## Passage to read

The Sisters, director Arthur Allan Seidelman’s contemporary update of Anton Chekhov’s play The Three Sisters, scooped up the Independent Spirit Award at the 6th annual Santa Fe Film Festival and proved the most in-demand film with distributors. Director Seidelman emphasized the importance of the film-festival circuit for films such as his, then promptly flew out of town while fielding bids from as many as 10 different distributors, according to festival executive director Jon Bowman. The Sisters stars Maria Bello and Erika Christensen in the heavily dramatic story of three sisters, their brother, and a fiancé.

Winning the Audience Award was Four Lane Highway, another drama, this one about four friends struggling with directionless lives, written and directed by Dylan McCormick.

## Provided material
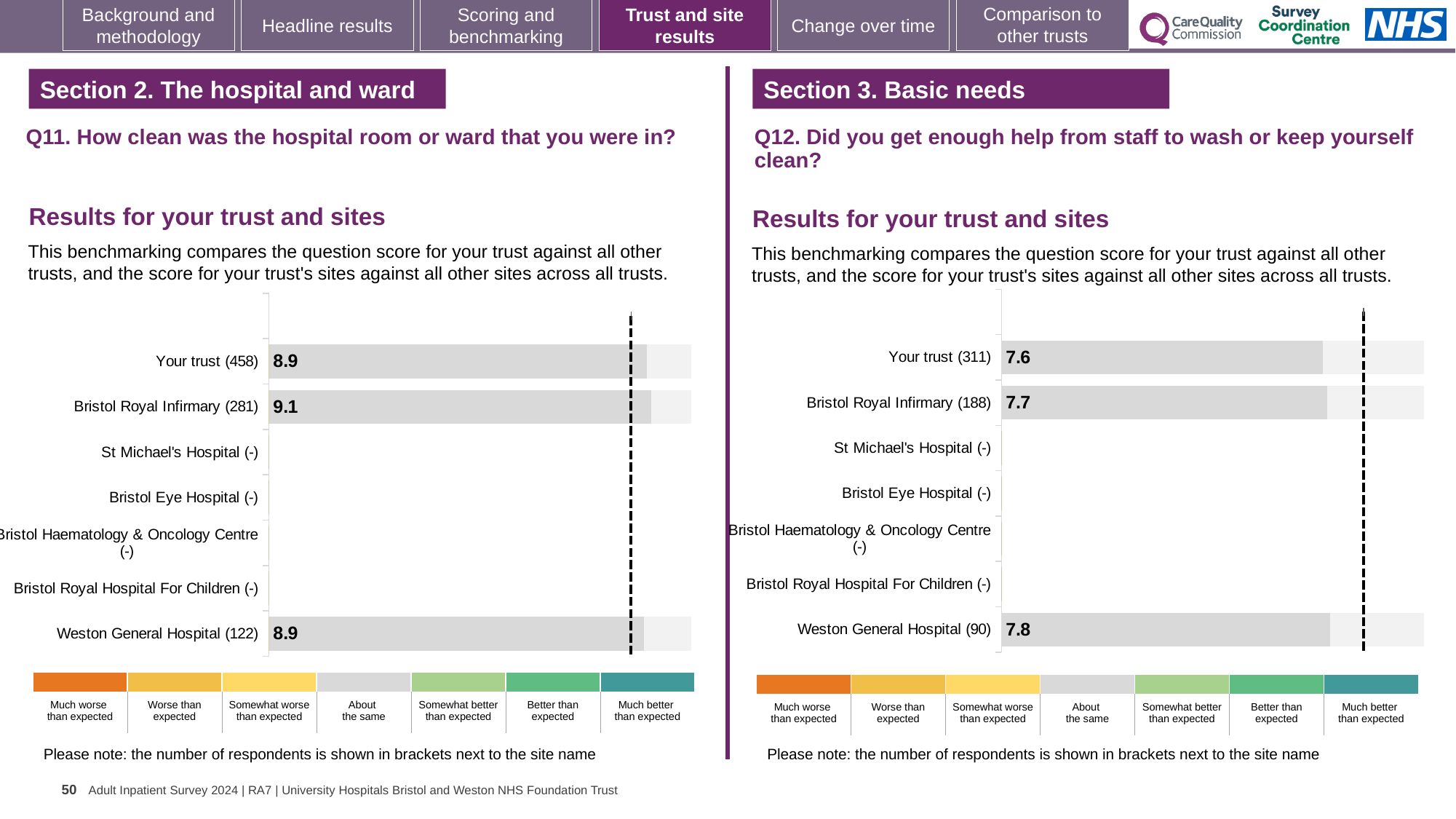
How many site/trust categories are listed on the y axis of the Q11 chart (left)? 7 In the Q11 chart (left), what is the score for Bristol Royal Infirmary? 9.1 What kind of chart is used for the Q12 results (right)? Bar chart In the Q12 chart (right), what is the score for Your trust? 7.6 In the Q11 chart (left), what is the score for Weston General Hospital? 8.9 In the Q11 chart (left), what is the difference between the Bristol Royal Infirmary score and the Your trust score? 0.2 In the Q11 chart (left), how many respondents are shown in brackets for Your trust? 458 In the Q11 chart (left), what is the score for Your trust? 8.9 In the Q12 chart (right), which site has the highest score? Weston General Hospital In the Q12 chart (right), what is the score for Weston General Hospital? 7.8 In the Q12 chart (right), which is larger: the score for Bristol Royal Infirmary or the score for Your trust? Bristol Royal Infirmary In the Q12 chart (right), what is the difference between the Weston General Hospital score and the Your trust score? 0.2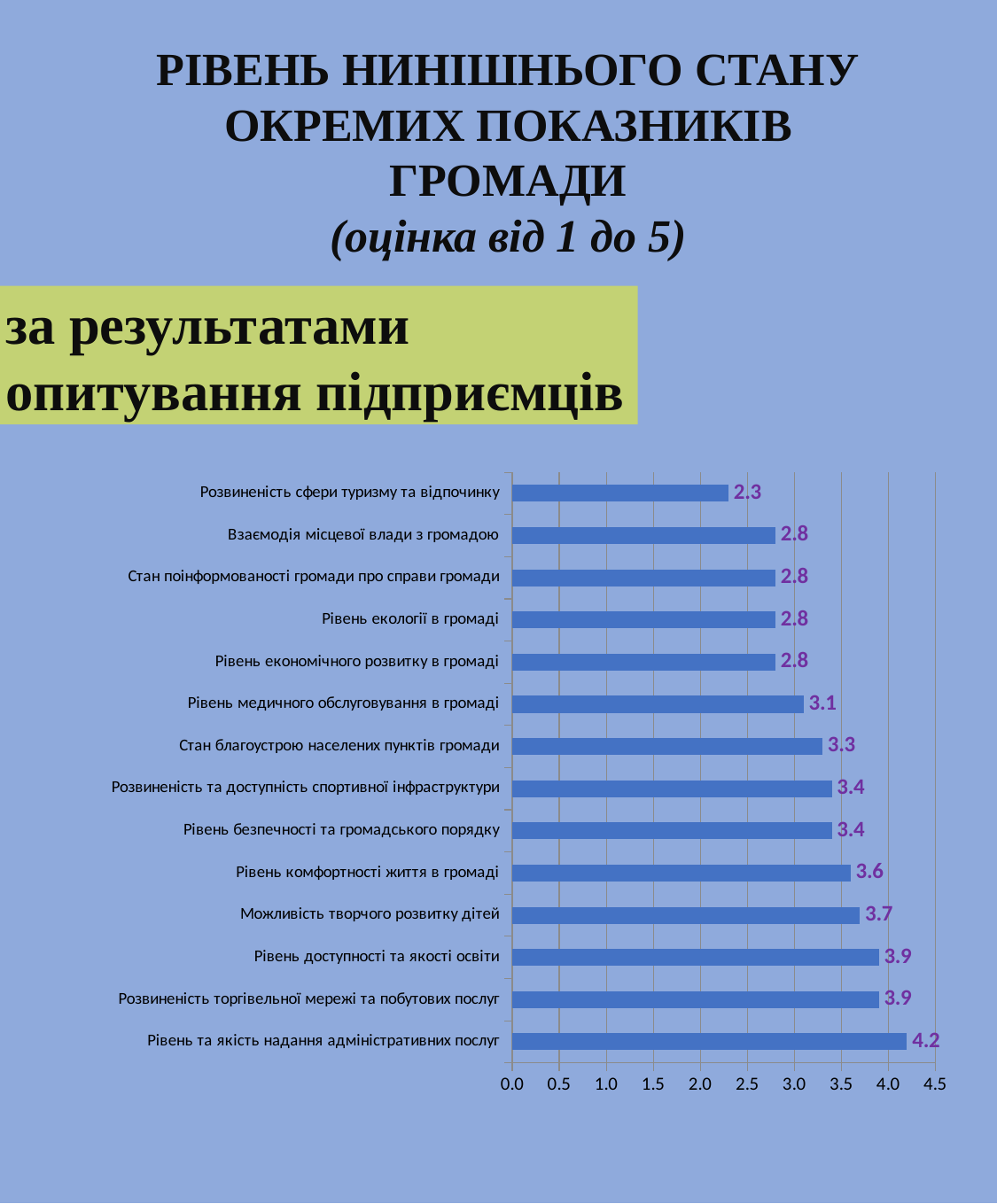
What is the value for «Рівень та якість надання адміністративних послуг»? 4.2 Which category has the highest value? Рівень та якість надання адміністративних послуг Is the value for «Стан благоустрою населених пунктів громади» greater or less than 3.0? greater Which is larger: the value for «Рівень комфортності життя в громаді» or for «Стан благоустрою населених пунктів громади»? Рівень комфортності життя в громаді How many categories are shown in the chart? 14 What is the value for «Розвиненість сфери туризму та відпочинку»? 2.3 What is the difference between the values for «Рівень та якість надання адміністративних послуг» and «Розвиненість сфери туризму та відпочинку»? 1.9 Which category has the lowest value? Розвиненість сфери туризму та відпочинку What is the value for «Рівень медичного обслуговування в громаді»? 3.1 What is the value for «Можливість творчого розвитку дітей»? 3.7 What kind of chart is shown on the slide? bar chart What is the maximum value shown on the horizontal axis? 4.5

## What to do
(1) In the Santa Fe Film Festival report, how many distributors were bidding on The Sisters?
(2) Continue the Santa Fe Film Festival report past its last sentence.

## Responses per task
(1) As many as 10.

(2)
Three films with distribution already in place built word-of-mouth buzz for Oscar season: Tommy Lee Jones’s The Three Burials of Melquiades Estrada, Roger Donaldson’s The World’s Fastest Indian, and Ang Lee’s Brokeback Mountain (which has been picking up Critics Awards left and right along with seven Golden Globe nominations). Brokeback screenwriters Larry McMurtry and Diana Ossana revealed they optioned Annie Proulx’s short story within a week of reading it in The New Yorker, had a script done three months later, then it took seven years to get the controversial picture made, with directors Gus Van Zant and Joel Schumacher attached to it before Lee. Closing night film The Three Burials of Melquiades Estrada, with its Cormac McCarthy-esque themes of friendship and social justice, was the standout of the festival--and possibly of 2005.

The Santa Fe Film Festival, which took place from December 8-11, 2005, showcased 220 films, including 60 features. Documentaries comprised a significant 40 percent of the program. Ticket sales were about 18,000, with 6,500 attendees, slightly down from the previous year. There were more than 1,000 submissions, slightly up.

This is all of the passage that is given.